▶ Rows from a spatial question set
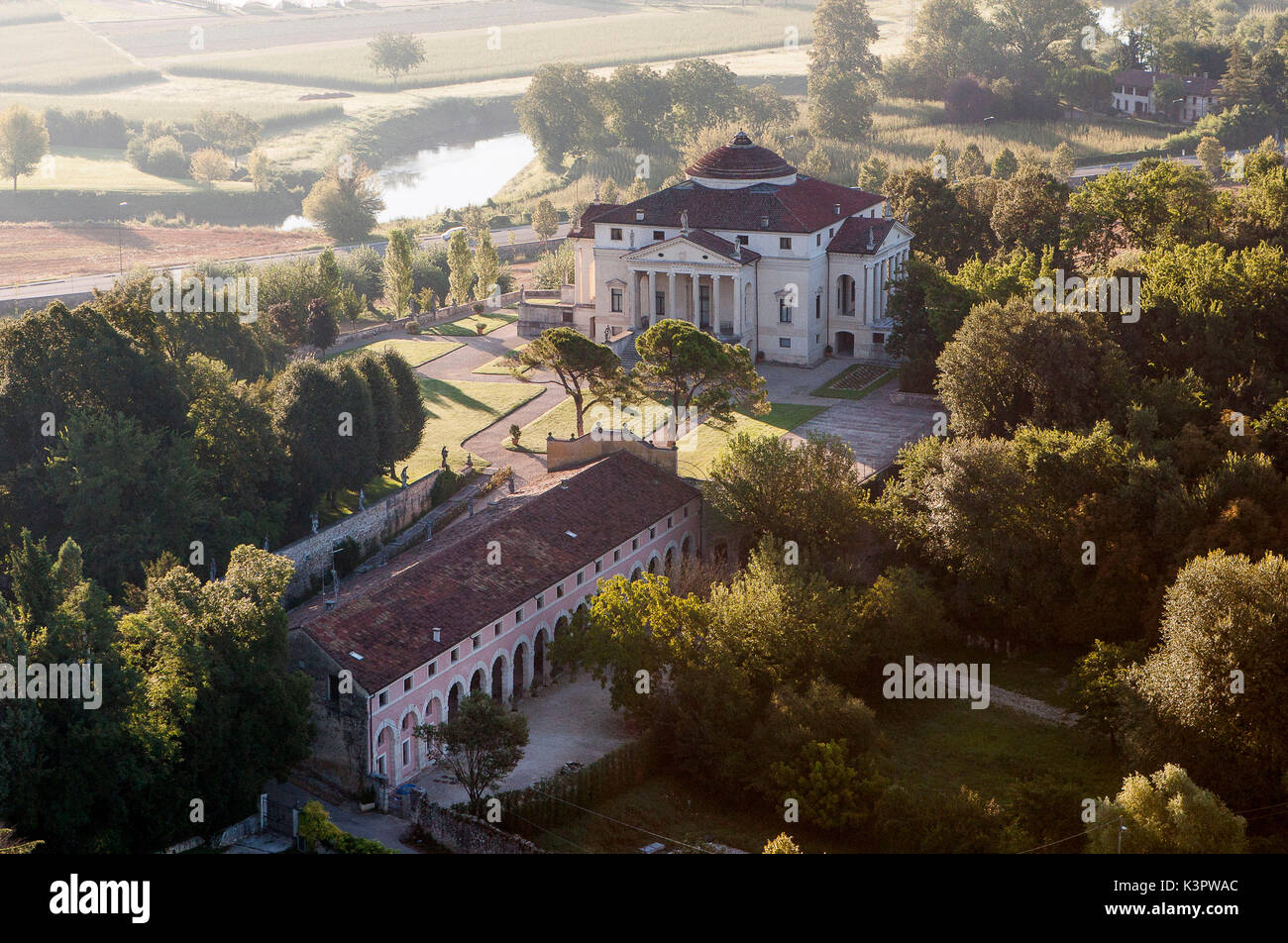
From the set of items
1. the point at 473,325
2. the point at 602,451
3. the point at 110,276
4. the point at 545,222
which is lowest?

---

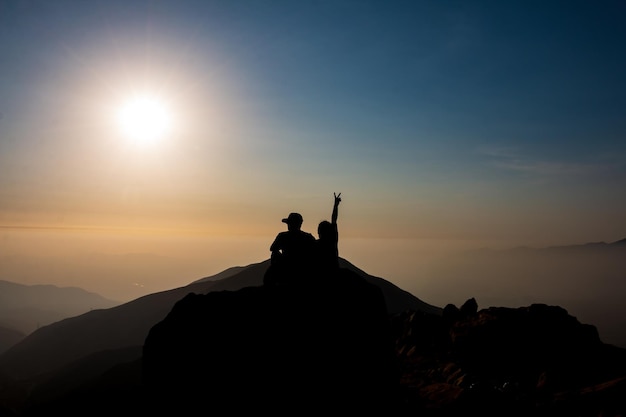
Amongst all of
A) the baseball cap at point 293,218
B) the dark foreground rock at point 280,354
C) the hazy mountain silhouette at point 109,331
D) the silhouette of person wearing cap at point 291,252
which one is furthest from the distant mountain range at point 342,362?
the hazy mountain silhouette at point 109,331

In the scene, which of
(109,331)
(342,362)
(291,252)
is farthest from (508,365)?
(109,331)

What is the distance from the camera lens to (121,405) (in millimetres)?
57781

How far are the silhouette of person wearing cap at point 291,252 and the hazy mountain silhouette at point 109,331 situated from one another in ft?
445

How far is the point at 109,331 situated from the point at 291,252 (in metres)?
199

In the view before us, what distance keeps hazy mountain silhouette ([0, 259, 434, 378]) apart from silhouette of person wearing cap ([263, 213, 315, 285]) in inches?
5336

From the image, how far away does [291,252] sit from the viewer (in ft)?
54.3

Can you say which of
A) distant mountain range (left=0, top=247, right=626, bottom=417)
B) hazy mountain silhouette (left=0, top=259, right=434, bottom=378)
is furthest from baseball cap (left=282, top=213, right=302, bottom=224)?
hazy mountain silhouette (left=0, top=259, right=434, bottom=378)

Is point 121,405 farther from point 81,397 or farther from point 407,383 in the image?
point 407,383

▶ Stated goal
Copy verbatim the stretch of lines in the rows above, from the line containing "From the set of items" through the line containing "which is lowest?", including both of those lines.

▶ The completed task
From the set of items
1. the point at 473,325
2. the point at 602,451
3. the point at 110,276
4. the point at 545,222
which is lowest?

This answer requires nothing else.